Ramirez admitted that it’s difficult to be patient when the offense is struggling, but he pointed out that you can’t change what you’re doing at the plate. Ramirez asserted that, especially with veterans that have had previous success, they have to stay confident things will turn around and that making drastic changes will only prolong the issue.

Bright spot: Starter Ryan Dempster delivered his second straight strong outing (7 IP, 2 ER, 5 H, 4 K, 0 BB) since posting the worst line of career when he gave up seven runs in 1/3 of an inning on April 28 against the Arizona Diamondbacks.

“Anything’s better than the way I was pitching,” Dempster said, summing things up quite nicely.

Dempster attributed his recent turnaround to his ability to locate his pitches better and keeping the ball low in the zone, inducing more groundball outs. He’s also eliminated the walks -- after walking the first two batters on eight pitches in his last start he hasn’t handed out a free pass since -- which is always key to a pitcher’s success.

“He looks more in control of himself, like he’s got it figured out,” Quade said. “He’s come to grips with some of the things he needed to figure out and he put together two quality starts.”
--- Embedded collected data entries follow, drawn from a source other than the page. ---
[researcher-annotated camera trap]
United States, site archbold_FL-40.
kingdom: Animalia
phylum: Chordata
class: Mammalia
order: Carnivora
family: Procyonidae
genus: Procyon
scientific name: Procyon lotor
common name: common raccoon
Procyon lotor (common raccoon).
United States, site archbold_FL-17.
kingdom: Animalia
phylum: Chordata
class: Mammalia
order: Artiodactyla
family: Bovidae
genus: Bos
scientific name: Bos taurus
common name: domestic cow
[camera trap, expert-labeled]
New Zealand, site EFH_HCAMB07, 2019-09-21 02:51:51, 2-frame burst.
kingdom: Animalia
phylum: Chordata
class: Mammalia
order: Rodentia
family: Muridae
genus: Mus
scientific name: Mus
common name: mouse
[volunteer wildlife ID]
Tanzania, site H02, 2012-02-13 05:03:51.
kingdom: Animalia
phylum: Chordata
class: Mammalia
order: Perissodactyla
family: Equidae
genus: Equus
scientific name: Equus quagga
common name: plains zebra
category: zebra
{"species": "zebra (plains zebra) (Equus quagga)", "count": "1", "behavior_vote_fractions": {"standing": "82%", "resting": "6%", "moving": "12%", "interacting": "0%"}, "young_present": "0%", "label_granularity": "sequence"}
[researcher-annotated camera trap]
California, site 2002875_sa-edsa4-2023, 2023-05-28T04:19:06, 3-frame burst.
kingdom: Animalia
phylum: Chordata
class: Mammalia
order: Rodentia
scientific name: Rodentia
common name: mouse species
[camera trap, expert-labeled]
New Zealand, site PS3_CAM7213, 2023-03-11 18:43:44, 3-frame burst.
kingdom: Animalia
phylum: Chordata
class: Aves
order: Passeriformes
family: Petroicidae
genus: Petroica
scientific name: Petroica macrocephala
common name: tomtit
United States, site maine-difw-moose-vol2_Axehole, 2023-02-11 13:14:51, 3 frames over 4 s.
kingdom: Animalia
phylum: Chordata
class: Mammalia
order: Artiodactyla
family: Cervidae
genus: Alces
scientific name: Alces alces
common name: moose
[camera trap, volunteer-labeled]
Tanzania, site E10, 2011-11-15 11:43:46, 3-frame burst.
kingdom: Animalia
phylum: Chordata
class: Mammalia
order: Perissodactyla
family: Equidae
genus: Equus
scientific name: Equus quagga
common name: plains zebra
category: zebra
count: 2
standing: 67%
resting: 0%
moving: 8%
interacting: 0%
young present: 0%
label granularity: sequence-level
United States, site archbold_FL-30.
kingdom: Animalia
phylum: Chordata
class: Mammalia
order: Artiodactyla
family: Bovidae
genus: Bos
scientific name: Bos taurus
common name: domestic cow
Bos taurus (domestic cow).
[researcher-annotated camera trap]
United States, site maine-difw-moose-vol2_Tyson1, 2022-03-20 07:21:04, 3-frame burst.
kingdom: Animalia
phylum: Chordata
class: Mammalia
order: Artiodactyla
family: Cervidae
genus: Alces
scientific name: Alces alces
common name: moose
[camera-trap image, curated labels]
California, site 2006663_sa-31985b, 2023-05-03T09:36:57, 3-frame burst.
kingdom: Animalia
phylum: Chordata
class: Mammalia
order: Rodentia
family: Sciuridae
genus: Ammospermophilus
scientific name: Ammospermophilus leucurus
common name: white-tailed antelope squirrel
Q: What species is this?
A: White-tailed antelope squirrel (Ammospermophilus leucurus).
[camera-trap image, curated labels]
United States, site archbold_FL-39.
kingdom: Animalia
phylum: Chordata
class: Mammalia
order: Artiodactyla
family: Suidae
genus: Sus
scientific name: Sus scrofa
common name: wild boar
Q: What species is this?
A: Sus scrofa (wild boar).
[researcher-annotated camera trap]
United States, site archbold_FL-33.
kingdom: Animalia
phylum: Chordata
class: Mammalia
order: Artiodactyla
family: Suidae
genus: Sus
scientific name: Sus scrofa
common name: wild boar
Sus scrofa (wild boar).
Quade is sure that if his starters keep giving him outings like the one Dempster delivered today, the wins will eventually come. However, for that to happen, the Cubs are going to need to get some runners across home plate.

“Sooner or later you relax and get it done,” Quade said. “Or you don’t, the struggle continues and you come back the next day and try and get it done.”

Samardzija settling in: Over the past three-plus seasons, Jeff Samardzija has been sent back and forth between the minors and big leagues and his role has frequently changed. Other than some flashes when he was first called up in 2008, Samardzija never really lived up to his draft-hype, either as a starter or a reliever.

However, after posting a 1-2-3 eighth inning today, Samardzija has now put together 14 straight scoreless innings. His walk count is a little higher than he’d like (nine during his scoreless streak, 18 on the season), but it’s an impressive run nonetheless.

“It’s about going out there and repeating what you’re doing, taking confidence to the mound and going from there,” Samardzija said. “Q’s been putting me in some great situations, some tight games, letting me work some innings.”

Samardzija’s emergence adds to an already solid bullpen led by Carlos Marmol, Kerry Wood and Sean Marshall. His continued success could lead to the Cubs boasting one of the strongest bullpens in the league.